At its etymological level, “disingenuous” simply employs the prefix “dis” in its “not” sense, leaving us with the meaning “not ingenuous,” which is nice because “ingenuous” is a much more interesting word. The original meaning of “ingenuous” when it first appeared in English in the 17th century was “noble in character; kind, generous, high-minded.” It was derived from the Latin “ingenuus,” meaning “free-born, native, having the qualities of a free man” (“in” plus “gen,” root of “gignere,” to beget). Given that noble lineage was equated at the time with personal virtue, it’s not surprising that “ingenuous” was expanded to mean “honest, open, candid” and similar nice things. By the late 17th century, however, “ingenuous” had narrowed into its usual modern meaning of “innocent; innocently open and frank, guileless” (“These were fine notions to have got into the head of an ingenuous country maiden,” 1877). This modern sense can also be found in the French equivalent “ingenu” which, in the feminine form “ingenue,” is used in English to mean an innocent young woman, especially in a novel or drama. “Ingenuous” is also sometimes used to mean “clumsy; lacking craft or subtlety” (“His ingenuous attempts to frighten voters backfired badly”), and back in the 17th century, several authors, including Shakespeare, mistakenly used “ingenuous” to mean “ingenious.”

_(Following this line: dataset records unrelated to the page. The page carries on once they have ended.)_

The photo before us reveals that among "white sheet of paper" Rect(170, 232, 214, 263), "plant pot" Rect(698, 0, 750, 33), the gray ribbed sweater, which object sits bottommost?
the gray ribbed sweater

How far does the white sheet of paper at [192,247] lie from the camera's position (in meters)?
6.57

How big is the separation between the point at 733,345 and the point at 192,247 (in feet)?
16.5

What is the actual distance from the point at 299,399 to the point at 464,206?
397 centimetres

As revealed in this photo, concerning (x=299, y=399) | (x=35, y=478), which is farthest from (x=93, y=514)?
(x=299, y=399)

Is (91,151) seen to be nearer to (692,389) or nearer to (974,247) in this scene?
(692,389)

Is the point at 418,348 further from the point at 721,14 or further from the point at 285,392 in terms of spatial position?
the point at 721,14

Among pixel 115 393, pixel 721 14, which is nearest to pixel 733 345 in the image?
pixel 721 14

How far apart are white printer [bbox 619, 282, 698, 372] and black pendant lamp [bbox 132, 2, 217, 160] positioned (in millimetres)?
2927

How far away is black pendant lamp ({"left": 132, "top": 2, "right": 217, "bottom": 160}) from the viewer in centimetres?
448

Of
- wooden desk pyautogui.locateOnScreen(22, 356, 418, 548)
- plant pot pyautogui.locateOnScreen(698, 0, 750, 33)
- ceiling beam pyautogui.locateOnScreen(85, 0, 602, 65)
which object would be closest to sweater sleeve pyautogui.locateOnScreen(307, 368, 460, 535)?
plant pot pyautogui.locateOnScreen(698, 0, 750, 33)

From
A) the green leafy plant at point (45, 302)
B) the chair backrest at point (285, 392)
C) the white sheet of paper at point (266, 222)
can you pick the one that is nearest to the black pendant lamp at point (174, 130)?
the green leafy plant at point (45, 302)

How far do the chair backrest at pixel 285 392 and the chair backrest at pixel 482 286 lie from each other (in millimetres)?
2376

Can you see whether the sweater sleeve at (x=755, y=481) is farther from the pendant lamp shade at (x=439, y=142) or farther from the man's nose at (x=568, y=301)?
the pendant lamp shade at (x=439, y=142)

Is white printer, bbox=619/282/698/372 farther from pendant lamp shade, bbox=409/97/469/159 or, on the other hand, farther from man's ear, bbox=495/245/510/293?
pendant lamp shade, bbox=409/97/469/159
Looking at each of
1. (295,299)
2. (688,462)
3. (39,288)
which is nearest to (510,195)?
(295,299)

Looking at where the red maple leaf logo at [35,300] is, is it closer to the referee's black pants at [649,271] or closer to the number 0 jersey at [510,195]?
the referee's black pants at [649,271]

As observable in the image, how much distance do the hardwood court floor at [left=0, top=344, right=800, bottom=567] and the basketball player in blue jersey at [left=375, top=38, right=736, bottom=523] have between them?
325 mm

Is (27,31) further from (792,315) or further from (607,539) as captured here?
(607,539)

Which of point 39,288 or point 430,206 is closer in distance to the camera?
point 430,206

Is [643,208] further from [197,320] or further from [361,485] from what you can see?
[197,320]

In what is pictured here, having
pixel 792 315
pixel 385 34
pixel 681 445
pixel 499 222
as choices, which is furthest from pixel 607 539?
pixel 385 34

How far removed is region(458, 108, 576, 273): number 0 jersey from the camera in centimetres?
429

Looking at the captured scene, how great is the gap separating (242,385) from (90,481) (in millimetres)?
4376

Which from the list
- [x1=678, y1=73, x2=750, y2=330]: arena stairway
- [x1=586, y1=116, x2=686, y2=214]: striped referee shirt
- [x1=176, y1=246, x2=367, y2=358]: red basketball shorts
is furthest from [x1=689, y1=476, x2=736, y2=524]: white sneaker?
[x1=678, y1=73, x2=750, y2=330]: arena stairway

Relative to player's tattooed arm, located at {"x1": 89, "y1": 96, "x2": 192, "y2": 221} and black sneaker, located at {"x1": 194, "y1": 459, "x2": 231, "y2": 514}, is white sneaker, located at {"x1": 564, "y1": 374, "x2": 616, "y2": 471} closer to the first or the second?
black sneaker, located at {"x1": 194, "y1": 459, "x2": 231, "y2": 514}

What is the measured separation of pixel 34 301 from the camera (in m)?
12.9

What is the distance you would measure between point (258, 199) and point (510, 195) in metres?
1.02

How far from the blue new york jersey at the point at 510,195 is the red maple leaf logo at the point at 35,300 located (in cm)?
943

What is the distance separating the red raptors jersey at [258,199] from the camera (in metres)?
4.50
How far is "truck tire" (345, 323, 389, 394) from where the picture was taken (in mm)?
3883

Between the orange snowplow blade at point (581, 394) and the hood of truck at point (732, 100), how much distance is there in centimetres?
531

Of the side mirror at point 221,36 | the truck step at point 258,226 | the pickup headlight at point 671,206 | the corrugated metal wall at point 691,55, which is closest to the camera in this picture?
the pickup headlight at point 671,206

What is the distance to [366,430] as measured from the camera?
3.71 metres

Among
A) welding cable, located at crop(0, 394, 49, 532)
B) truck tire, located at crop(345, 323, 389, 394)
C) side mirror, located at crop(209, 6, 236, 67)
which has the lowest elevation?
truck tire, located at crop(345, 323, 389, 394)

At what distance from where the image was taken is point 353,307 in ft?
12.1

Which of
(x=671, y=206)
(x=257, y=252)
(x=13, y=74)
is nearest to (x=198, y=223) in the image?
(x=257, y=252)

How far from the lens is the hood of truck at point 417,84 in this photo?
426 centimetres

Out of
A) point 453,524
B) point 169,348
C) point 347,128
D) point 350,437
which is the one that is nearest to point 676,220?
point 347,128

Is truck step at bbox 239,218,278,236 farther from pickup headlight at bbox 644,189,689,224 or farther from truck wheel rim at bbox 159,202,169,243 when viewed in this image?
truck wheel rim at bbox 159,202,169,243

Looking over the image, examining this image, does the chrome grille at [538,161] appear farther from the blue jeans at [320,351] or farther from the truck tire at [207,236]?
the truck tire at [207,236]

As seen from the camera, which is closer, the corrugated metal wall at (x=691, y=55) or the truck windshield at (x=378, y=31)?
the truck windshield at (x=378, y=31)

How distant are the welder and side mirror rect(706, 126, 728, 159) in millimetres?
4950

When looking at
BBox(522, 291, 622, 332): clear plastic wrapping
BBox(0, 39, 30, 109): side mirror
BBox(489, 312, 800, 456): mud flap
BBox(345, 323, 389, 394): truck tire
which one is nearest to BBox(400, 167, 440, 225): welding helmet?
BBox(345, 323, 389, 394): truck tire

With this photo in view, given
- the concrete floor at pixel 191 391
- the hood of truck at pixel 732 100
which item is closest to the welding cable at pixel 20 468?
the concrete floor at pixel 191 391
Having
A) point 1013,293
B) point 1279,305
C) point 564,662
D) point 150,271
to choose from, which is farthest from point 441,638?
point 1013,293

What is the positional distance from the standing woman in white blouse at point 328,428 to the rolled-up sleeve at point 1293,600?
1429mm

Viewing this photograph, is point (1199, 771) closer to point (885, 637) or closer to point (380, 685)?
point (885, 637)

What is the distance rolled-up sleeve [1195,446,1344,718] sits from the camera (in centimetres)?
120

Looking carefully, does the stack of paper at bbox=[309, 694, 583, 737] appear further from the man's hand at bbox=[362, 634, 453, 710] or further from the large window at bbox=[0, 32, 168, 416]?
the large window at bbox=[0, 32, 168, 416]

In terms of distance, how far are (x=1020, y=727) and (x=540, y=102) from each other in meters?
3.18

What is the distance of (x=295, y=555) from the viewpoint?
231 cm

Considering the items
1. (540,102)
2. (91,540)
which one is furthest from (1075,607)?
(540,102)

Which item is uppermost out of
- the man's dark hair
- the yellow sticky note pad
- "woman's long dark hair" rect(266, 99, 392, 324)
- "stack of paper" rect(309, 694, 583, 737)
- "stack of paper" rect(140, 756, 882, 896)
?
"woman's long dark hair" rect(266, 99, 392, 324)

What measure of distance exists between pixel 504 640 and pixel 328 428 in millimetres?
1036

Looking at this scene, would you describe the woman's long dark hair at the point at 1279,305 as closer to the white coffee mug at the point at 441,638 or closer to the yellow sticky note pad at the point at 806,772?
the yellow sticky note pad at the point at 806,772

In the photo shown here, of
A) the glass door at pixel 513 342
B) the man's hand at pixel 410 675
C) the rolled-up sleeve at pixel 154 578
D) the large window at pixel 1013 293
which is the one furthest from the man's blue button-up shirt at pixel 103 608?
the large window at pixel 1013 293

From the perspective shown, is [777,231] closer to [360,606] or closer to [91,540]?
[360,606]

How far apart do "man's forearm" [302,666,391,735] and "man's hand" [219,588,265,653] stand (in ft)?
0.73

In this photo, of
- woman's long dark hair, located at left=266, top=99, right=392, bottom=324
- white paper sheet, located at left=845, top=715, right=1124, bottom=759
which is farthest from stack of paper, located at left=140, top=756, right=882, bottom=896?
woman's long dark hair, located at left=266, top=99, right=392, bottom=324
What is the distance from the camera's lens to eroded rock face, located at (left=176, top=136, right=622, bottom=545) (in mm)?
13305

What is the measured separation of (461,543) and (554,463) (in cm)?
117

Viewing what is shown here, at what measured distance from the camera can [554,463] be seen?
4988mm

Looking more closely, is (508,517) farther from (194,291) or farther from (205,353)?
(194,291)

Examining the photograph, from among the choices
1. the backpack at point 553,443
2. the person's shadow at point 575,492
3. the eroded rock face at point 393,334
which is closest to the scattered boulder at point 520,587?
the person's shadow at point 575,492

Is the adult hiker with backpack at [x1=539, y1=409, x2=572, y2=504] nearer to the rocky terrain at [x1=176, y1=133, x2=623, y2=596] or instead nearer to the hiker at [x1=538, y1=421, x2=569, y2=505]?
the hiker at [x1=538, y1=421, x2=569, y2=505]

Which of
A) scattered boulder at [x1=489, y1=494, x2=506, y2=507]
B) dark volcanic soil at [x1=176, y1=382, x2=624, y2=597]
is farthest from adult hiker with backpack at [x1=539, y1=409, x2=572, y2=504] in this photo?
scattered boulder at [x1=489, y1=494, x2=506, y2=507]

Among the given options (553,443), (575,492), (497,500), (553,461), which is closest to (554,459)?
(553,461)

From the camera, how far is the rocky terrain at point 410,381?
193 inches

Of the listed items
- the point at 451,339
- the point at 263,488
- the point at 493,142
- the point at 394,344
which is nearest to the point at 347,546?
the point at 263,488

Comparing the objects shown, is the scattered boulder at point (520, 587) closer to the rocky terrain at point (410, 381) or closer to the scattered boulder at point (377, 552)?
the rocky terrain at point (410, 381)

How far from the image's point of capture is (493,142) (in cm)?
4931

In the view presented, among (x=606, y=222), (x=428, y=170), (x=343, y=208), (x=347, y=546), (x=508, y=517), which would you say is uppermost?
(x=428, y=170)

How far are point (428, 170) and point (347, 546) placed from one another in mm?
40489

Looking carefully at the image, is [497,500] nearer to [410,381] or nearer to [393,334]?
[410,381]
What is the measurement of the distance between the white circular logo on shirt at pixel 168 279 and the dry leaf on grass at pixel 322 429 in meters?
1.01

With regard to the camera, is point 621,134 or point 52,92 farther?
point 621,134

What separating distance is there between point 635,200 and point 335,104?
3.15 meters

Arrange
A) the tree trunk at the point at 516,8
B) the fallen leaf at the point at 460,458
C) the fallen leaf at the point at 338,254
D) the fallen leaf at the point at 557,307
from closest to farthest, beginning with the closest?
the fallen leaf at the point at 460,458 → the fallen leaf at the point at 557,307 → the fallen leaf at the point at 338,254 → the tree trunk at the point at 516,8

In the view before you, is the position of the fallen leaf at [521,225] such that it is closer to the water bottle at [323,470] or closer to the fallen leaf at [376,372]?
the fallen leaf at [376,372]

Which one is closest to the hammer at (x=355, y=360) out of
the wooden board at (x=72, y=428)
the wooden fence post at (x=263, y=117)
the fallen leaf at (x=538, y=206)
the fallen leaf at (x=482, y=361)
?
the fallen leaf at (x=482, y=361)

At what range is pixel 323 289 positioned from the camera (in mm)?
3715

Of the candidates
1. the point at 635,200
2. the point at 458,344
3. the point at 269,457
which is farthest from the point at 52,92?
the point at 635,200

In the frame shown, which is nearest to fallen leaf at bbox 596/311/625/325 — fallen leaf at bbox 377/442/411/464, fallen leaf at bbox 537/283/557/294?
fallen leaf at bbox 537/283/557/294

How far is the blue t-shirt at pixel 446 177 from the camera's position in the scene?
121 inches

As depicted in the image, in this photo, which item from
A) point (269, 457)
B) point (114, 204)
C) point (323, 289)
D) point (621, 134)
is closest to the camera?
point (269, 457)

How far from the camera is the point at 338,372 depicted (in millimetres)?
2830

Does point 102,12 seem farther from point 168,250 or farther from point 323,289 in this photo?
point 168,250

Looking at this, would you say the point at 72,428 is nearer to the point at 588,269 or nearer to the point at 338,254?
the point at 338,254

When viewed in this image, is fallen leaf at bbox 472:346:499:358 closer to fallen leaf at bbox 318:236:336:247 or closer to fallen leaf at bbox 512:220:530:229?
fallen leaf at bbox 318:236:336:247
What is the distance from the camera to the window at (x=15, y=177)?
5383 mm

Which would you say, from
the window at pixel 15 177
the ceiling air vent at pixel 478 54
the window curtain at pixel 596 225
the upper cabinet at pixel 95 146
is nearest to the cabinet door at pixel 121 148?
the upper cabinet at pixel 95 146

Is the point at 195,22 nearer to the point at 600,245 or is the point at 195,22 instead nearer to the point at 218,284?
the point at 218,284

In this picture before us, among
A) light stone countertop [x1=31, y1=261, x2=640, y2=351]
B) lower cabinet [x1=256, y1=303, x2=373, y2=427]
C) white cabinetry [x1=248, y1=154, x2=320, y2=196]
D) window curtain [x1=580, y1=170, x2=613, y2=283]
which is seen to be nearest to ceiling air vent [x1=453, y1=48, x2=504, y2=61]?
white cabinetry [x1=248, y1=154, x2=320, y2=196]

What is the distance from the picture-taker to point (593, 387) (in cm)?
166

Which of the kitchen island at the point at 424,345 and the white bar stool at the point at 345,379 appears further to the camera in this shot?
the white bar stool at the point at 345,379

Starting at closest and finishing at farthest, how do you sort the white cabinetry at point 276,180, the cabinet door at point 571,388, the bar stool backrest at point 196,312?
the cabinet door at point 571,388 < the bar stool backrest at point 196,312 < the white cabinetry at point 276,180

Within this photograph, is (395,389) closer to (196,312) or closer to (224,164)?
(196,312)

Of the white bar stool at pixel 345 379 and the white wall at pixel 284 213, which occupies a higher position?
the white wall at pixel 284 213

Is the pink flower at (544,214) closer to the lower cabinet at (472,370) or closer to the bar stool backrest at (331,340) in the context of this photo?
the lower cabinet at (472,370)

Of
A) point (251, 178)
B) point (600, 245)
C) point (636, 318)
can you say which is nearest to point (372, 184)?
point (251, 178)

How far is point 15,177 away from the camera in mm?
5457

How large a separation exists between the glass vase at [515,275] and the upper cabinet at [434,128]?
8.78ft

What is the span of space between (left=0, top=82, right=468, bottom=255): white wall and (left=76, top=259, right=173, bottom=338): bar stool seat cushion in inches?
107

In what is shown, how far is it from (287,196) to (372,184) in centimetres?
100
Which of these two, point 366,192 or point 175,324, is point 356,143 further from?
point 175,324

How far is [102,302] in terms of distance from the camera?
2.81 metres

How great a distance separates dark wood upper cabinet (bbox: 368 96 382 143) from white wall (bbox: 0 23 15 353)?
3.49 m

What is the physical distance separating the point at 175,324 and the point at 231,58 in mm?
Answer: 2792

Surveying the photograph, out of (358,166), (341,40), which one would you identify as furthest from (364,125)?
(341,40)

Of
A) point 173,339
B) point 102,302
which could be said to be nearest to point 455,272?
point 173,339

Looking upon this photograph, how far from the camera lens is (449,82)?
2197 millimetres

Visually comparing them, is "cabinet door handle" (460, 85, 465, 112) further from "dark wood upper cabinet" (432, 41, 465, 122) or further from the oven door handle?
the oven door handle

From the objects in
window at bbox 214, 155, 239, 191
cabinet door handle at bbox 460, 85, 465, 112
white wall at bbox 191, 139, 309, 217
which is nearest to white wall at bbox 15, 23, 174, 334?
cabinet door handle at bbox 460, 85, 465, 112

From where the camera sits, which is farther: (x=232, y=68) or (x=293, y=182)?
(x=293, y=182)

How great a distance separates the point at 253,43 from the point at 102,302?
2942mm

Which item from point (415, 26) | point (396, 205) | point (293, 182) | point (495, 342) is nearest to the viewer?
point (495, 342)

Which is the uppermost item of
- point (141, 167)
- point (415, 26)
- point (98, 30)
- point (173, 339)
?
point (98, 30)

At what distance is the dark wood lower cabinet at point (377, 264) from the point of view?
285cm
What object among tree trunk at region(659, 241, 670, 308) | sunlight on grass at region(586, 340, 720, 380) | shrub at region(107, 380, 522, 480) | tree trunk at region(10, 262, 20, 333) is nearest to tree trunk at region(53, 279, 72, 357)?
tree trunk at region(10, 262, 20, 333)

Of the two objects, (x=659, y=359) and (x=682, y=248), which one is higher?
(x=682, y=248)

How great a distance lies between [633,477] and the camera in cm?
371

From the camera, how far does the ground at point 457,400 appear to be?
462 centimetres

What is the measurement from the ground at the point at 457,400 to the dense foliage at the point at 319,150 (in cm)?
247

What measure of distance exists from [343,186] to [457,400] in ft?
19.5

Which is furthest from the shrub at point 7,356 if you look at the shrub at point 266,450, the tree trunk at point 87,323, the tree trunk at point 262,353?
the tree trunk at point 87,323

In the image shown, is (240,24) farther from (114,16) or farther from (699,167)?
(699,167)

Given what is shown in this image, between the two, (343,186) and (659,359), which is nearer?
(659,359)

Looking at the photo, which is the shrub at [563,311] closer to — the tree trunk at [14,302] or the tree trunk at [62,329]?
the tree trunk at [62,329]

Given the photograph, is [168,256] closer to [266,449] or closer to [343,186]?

“Ernest” as a man’s name is indeed drawn from “earnest” the adjective, specifically from the French form of the Germanic “Ernst,” which signified “earnestness.” The adjective “earnest,” which we use today to mean “serious, honest and intense,” first appeared in Old English, derived from the noun “earnest” meaning “seriousness” and ultimately based on the Germanic root “ern,” meaning “vigor.”
“Frank” is a near-synonym of “earnest,” meaning “candid and direct,” and comes from the Franks, the Germanic nations that conquered Gaul in the 6th century (and from whom the nation of France takes its name). In English, where it appeared in the 14th century, “frank” as an adjective originally meant “free; not in serfdom or bondage” because, in Gaul under the Franks, only the Franks were truly free. Through a few twists and turns over the centuries, this “free” sense came to mean “unrestricted, open, honest, undisguised” (“The manners of the Afghans are frank and open,” 1815). The name “Frank” for the Germanic nations is uncertain, but the personal name “Frank” is clearly related to the Frank heritage, whether with regard to the Frankish nations themselves or to the later “honest” connotation of the word.
“Frank and earnest,” is a duplicative fixed phrase often employed in government press statements (“After frank and earnest discussions, all parties have agreed to give themselves raises”). More constructively, it was the inspiration in 1972 for the creation of “Frank and Ernest,” a very popular single-panel newspaper comic strip originally drawn by Bob Thaves (and now by his son Tom).